Freeport-McMoRan president and CEO Richard C. Adkerson said in Jakarta on Wednesday that his company did not consider the facility used to train underground workers near the Big Gossan site in Timika, Papua, as 'a dangerous place'. He said the mining giant did not see any signs of danger before the incident took place.
Of the 38 workers trapped in the tunnel that collapsed on May 14, 28 died while 10 suffered minor to major injuries. The evacuation process was concluded on Tuesday evening.
'['¦] Had I been there that day I would have joined our workers in that mine because we had no concerns or fears about its safety,' Adkerson told reporters after meeting Energy and Mineral Resources Minister Jero Wacik at the latter's office.
The training facility, according to Adkerson, was not part of Freeport-McMoRan's mining operations. The facility was built in 1998 at the same time as the development of the Big Gossan mine, which is still in the exploration stage and 500 kilometers away from the training facility.
The top executive considered the training facility a 'good one' as it was continuously utilized as the general training facility for workers years after its establishment.
'So that's why we need to understand why this [incident] happened. We did not consider it a dangerous place. If we had any indication of danger we would never have had people there,' he said.
Currently, he said, the Phoenix, Arizona-based mining company would continue with its investigation to determine the cause of the incident as well as cooperate with the government.
Meanwhile, Jero told reporters that the government had formed a team consisting of local mining experts under the leadership of Ridho Wattimena, currently the head of the mining engineering graduate program at the Bandung Institute of Technology (ITB).
'If [Freeport] is found to be responsible for the incident, of course, there will be punishment,' he said without going into detail.
Operations at the Grasberg mine, the country's largest gold and copper mine, were halted after the accident. Rozik B. Soetjipto, the president director of PT Freeport Indonesia, the local arm of Freeport-McMoRan, said the mine usually produced 220,000 tons of ore per day with around 140,000 tons from open pit mining while the remaining 80,000 tons came from underground operations.

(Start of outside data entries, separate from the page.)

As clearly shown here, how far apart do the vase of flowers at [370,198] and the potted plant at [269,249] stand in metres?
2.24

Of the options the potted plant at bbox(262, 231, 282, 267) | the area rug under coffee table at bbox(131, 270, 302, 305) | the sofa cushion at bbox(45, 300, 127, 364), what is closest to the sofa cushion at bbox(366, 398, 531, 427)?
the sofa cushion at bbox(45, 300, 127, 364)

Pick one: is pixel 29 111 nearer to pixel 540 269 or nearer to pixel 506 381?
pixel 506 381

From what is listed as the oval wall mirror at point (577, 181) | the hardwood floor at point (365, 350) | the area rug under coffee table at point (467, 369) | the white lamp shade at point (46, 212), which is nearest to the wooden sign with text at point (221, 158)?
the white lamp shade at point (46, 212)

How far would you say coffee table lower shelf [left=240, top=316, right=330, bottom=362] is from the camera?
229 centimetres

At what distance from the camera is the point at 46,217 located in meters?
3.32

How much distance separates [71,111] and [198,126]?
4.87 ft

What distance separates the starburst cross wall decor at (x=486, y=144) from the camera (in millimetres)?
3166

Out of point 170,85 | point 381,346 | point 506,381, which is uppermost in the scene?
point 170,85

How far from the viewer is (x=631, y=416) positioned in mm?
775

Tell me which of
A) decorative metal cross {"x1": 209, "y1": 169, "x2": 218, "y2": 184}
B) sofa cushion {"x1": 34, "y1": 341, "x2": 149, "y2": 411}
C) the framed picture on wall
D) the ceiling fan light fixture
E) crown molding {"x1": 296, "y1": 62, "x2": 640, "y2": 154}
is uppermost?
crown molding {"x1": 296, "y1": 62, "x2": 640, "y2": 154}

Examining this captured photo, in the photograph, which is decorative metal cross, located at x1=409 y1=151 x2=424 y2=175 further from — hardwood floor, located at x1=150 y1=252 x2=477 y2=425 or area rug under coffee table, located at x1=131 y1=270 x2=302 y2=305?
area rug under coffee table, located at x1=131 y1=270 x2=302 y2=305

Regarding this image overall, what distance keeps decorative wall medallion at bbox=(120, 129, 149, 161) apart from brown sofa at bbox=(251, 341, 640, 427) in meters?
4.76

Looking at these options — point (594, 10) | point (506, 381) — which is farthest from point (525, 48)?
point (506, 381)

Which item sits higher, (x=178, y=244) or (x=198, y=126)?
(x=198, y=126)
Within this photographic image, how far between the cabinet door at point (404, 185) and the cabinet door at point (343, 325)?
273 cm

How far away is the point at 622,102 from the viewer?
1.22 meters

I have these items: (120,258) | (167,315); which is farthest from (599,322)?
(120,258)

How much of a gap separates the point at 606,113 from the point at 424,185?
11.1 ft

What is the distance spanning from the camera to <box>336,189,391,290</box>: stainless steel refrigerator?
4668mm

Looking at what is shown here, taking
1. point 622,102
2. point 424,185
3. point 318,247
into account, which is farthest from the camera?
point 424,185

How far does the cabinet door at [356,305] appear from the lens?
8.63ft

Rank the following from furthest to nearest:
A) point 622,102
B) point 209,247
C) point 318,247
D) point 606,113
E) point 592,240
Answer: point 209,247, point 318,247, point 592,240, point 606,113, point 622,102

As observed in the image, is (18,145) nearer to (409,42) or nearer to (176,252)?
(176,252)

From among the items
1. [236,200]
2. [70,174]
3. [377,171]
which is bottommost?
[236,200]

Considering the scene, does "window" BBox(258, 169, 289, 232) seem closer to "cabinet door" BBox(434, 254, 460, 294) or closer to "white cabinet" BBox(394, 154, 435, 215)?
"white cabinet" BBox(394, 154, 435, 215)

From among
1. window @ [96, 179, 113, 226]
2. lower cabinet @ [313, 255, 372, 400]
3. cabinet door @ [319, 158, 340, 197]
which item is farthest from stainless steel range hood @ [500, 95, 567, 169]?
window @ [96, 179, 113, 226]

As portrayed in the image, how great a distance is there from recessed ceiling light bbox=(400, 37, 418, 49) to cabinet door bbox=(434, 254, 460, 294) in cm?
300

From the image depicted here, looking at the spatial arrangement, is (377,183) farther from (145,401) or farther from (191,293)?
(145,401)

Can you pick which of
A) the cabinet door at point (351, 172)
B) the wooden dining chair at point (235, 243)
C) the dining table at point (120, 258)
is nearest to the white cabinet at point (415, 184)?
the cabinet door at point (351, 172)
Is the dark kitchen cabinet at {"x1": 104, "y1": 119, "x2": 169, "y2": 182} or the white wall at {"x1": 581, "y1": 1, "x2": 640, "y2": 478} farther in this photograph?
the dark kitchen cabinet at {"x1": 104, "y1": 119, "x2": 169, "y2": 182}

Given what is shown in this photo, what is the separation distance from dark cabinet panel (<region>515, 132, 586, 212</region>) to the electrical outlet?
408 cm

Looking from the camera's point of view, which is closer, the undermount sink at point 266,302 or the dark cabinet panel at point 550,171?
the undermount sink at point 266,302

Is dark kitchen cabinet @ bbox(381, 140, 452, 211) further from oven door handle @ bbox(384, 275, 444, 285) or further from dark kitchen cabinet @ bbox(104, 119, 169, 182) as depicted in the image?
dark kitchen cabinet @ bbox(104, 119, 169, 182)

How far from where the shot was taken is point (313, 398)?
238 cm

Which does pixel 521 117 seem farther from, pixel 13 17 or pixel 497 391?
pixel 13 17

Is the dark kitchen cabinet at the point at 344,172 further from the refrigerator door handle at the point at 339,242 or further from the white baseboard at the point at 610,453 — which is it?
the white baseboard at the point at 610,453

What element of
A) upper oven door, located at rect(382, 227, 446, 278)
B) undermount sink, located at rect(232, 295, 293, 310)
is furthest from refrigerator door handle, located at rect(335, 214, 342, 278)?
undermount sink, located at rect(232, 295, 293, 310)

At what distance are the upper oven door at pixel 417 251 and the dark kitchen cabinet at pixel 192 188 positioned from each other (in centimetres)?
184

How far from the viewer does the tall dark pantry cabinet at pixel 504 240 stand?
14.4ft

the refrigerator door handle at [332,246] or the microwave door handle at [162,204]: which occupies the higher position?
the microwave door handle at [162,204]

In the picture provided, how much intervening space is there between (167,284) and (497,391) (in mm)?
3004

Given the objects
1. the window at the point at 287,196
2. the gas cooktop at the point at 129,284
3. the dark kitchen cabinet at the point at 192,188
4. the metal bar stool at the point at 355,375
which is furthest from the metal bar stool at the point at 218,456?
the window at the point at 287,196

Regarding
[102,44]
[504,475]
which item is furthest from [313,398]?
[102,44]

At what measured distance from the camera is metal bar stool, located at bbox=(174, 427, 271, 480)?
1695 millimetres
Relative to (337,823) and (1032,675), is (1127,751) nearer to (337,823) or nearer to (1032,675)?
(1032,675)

Rozik said the company was in the dark as to when the Grasberg mine would resume operations, explaining that it would concentrate on the investigation and paying compensation to the victims and their relatives.
Both the Indonesian government and Freeport have yet to announce preliminary findings of the cause of the accident eight days after it occurred.
Separately, House of Representatives Deputy Speaker Priyo Budi Santoso said Freeport had to take responsibility for the victims of the collapsed tunnel regardless of the result of the ensuing investigation, adding that the House would closely monitor the matter.
'I don't want to speculate what caused the disaster. Freeport must be accountable before the law if the investigation later concludes that the company was responsible for it [the collapse],' the Golkar Party politician said in Jakarta on Wednesday.
'I hope the company will nonetheless take responsibility for the victims even if the investigation concludes that it was purely a natural disaster.'
It is not the first time such an incident has occurred at Freeport's operations in Indonesia.
In December 2009, a worker died and four others were injured in a landslide, while in May 2008, at least 20 Papuan gold miners were buried when the mine's tailings pile collapsed on them after two days of heavy rain.